The endoscopic approach described above facilitates a speedy recovery after outpatient surgery or a short hospitalization with less pain and scarring compared to traditional open surgery by laparotomy and some studies show superior pregnancy rates.

In the most advanced cases (usually when child bearing is complete), when pain is unremitting and all other approaches have failed) total abdominal hysterectomy with removal of the ovaries, appendectomy, and possibly bowel and urologic surgery may be indicated. Dr. Kustin employs a multidisciplinary surgical approach involving an experienced bowel surgeon and a urologist in the patient's direct care.

Endometriosis- The Enigma

The sophisticated reader should be aware that there are many facets of this disease that remain unclear and require further study.

  • There is an imprecise correlation between the degree of pain and extent of the disease
  • Early lesions clear or red are possibly more metabolically active and more painful that older dark or fibrotic lesions.
  • There is no definite relationship between the severity of endometriosis and infertility.

Endometriosis tends to recur in some patients following laparoscopic treatments and it is impossible to predict who will be affected. In severe cases, the use of additional medical therapy may be indicated postoperatively, especially if the amount of residual disease is low (following extensive resection) and the efficacy of medical treatment is enhanced. Medical Treatment of Endometriosis Endometriosis is a chronic condition requiring a multidisciplinary approach with realistic goals.

Dr. Kustin and his entire staff are dedicated to treating people not patients. We are pleased to work with other health professionals such as pain specialists, Internists, and pain psychologists to insure the best outcome for our patients. The goals of treatment must be clearly outlined at the outset. These include:

  • Decreasing pain
  • Improving function
  • Limiting recurrence and improving the quality of life
  • The maintenance or enhancement of infertility

Given the hormonal dependence of the endometriotic lesions, drug therapy (sometimes combined with surgery) has a role in the treatment of this disease, and may take several approaches including:

  • Continuous oral contraceptives to suppress menstruation
  • GnRH analog (Lupron or Synarel) administration for 6 months to reversibly lower estrogen levels to the menopausal range facilitating the regression of endometriosis

Side effects of Lupron include:

  • Hot flashes
  • Cessation of menses
  • Slight osteopenia (bone loss) approximately 3-4% of bone mass loss without total recovery.
  • Vaginal dryness
  • Mood changes
  • Decreased libido.

If side effects become problematic, small amounts of estrogen (carefully monitored) may be administered to raise the estrogen level slightly while maintaining a therapeutic level.
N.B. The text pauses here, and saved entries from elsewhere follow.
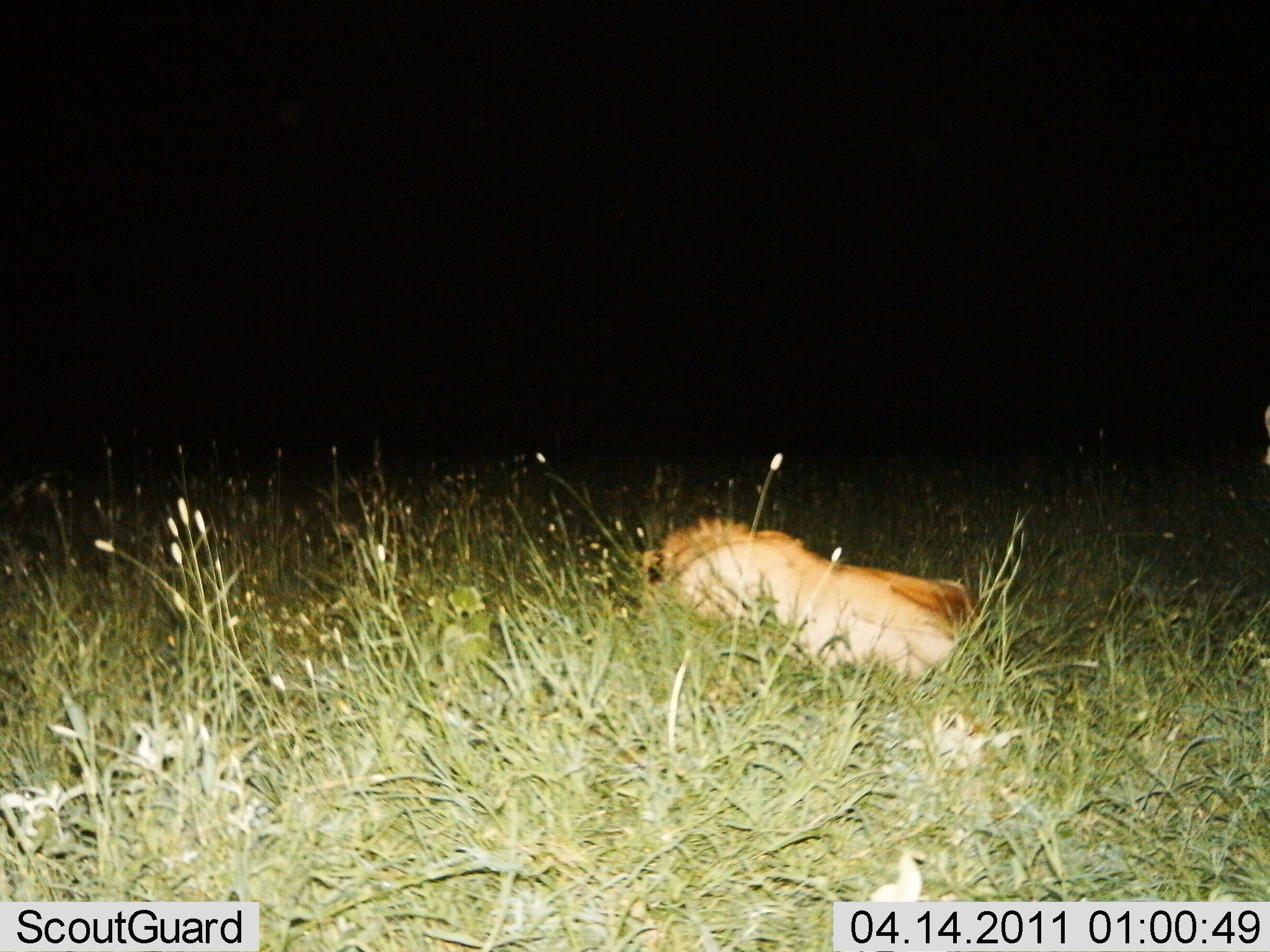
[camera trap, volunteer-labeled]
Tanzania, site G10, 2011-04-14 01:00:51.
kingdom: Animalia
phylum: Chordata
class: Mammalia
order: Carnivora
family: Felidae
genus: Panthera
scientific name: Panthera leo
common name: lion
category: lionmale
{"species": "lionmale (lion) (Panthera leo)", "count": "1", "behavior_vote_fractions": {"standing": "0%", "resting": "100%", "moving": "0%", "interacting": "0%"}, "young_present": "0%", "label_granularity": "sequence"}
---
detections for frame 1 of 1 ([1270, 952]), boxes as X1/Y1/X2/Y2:
animal: 652/511/977/691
Progestins may also be used to help control side effects. Pain improvement is seen in over 80% of patients treated with this modality.
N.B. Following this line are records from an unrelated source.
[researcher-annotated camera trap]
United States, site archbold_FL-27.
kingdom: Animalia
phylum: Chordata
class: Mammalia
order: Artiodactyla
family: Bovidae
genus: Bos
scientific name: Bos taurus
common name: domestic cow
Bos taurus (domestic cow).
Danocrine, a male hormone, is rarely used these days because of its intolerable side effects. Sometimes estrogen and Progesterone are combined to stop menstruation.


Adenomyosis is a common condition where the uterine lining (endometrium) invades the uterine musculature causing an inflammatory process. It is therefore, a form of endometriosis involving the uterus.
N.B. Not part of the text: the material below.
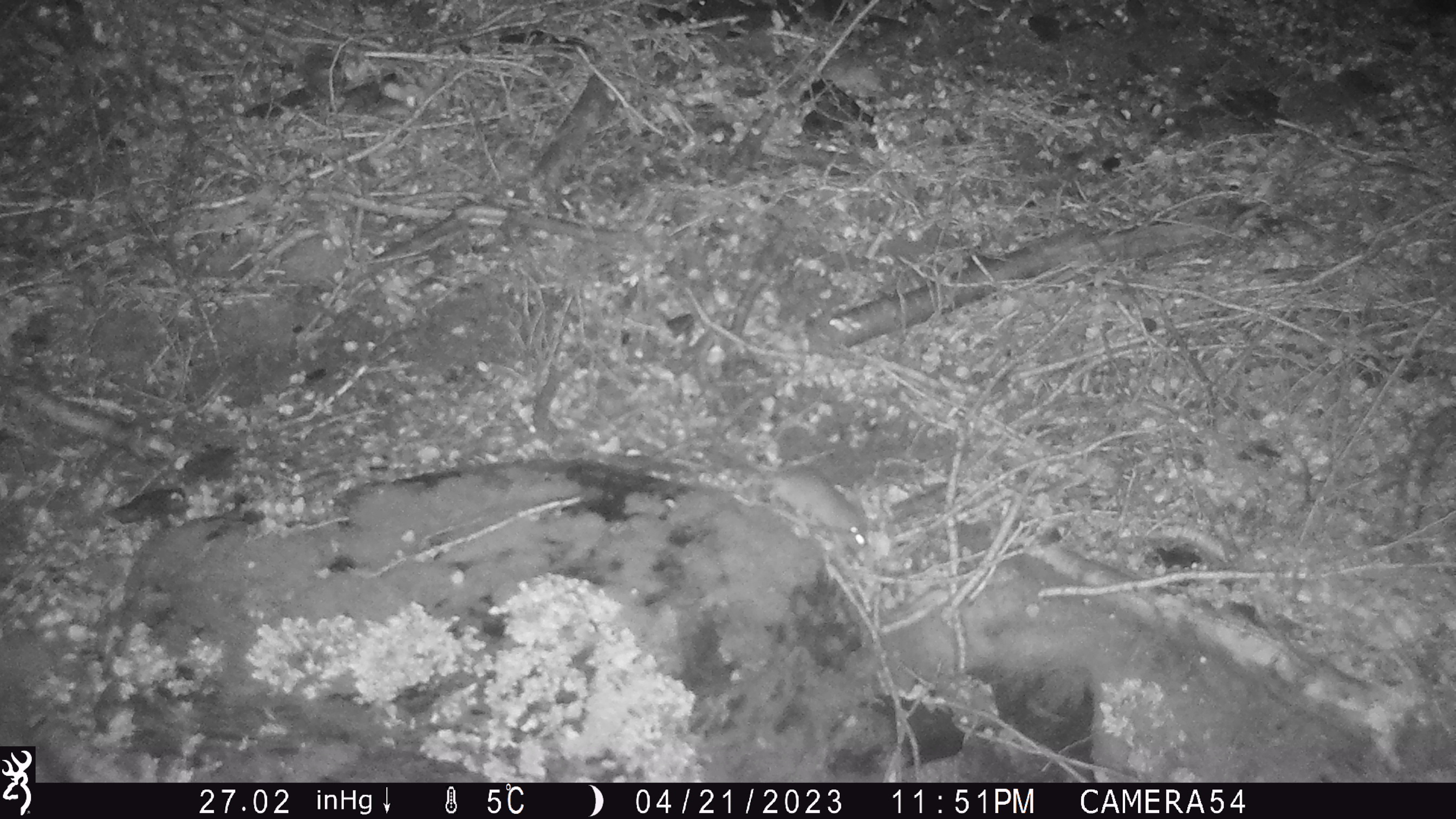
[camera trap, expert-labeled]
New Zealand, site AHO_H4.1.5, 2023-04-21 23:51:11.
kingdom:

Patients with this condition present with pelvic pain and painful menses. The uterus feels soft and boggy on examination. The only reliable way to treat this condition, and make the diagnosis, is by performing a hysterectomy

In summary, endometriosis is a common condition in infertility patients that may be silent, but must be considered.

As we approach the next millennium, there are many treatment options and as new information becomes available, new therapies will follow. These new therapies will hopefully improve pregnancy rates.